--- Begin ---

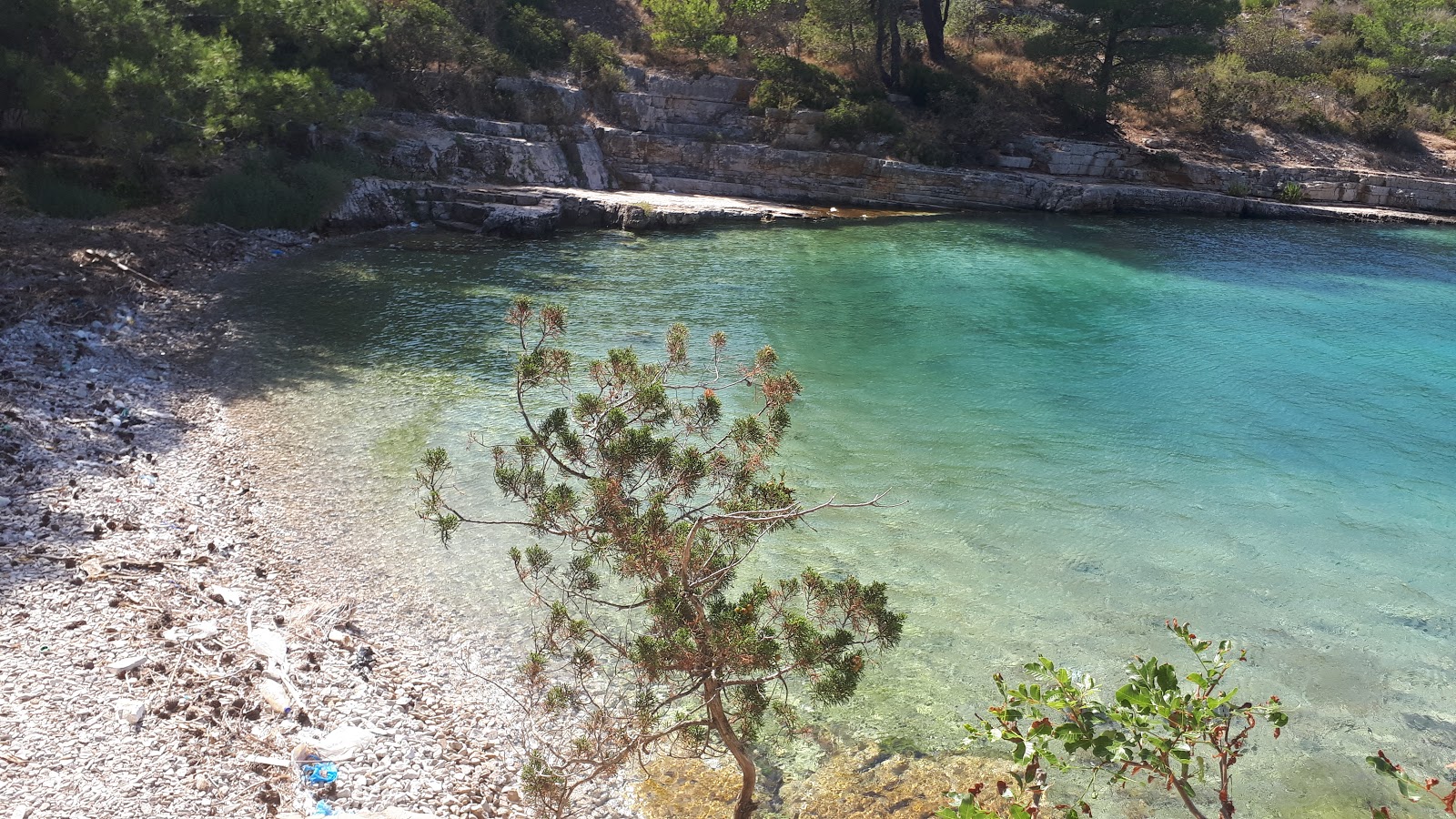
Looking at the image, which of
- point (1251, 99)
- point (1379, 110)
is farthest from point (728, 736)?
point (1379, 110)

--- End ---

Rewrite the entries above with "image" replaced by "picture" and everything else kept the same. Omit the pictures.

▶ _The solution_
Looking at the picture, which of
- point (1251, 99)
- point (1379, 110)
is farthest from point (728, 736)?
point (1379, 110)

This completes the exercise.